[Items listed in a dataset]
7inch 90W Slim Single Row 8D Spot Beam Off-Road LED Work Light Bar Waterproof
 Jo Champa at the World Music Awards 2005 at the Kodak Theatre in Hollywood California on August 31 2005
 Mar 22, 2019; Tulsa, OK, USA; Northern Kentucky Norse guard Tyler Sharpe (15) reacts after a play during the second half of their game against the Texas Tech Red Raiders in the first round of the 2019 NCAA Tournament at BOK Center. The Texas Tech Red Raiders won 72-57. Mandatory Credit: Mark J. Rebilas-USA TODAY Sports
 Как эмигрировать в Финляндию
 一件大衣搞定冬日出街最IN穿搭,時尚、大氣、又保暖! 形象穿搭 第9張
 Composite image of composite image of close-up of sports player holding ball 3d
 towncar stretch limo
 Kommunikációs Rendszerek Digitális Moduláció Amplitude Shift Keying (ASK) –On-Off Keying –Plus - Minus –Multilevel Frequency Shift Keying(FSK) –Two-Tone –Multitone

| BRIEF |
All lines from the top of the data through the line containing "Jo Champa at" need to be retyped exactly, and nothing more.

| TASK OUTPUT |
7inch 90W Slim Single Row 8D Spot Beam Off-Road LED Work Light Bar Waterproof
 Jo Champa at the World Music Awards 2005 at the Kodak Theatre in Hollywood California on August 31 2005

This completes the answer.